Dün akşam bir film izledik televizyonda, bazı sahnelelerde resmen sinirim bozuldu; hayatım kaydı. Filmin adı The Lovely Bones. Alice Sebold'un best seller romanından 2009'da uyarlanmış. En sonda ismini görünce şaşırdım, yönetmeni Peter Jackson. Yapımcı olarak Steven Spilberg de vardı sanırım. Susan Sarandon, Mark Wahlberg, Rachel Weisz oynuyor. Başroldeki şeker kız ise Saoirse Ronan.
Film, içimi kıydı. Bazı yerlerde "Kaç kaç, çabuuk!" diye yerimde zıpladım. Ne zamandır bir filmde bu kadar gerilmemiştim.

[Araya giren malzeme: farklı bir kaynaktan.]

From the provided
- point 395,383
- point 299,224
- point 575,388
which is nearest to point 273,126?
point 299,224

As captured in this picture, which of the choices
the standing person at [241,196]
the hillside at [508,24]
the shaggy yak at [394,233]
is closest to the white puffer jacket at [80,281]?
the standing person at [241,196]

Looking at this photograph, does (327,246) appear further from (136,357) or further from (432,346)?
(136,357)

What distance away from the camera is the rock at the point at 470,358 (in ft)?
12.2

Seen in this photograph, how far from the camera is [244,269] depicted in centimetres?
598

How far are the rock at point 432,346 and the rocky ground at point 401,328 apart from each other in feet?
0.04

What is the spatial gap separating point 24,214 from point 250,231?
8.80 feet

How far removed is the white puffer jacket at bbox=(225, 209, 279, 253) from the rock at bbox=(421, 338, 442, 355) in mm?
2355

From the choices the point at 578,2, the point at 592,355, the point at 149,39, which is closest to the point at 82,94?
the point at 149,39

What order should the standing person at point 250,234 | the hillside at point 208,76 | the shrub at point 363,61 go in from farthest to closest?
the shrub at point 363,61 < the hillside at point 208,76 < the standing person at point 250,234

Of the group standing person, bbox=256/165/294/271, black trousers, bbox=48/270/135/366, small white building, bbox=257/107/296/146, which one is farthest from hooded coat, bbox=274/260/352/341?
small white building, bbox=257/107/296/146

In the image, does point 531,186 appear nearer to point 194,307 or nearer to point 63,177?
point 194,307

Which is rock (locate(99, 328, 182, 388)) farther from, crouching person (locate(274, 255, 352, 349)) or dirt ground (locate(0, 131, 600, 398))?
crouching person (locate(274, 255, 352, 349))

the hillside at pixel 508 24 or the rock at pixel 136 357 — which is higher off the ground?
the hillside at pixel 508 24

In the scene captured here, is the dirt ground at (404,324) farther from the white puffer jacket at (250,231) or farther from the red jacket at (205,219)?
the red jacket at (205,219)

Konusu özetle şöyle, 14 yaşında bir kız (Susie Salmon); sapık bir seri katil tarafından öldürülüyor ve biz ölümünden sonra olanları kızın gözünden izliyoruz. Ailesini, katilini... hepsini. Kız, ailesini ve onların yaşadıklarını öteki dünyadan görüyor. Ama elinden hiçbir şey gelmiyor, hiçbir şey yapamıyor. Çaresiz. Cennete de gidemiyor, arafta kalakalıyor. Öldüğünü fark etmesi bile zaman alıyor.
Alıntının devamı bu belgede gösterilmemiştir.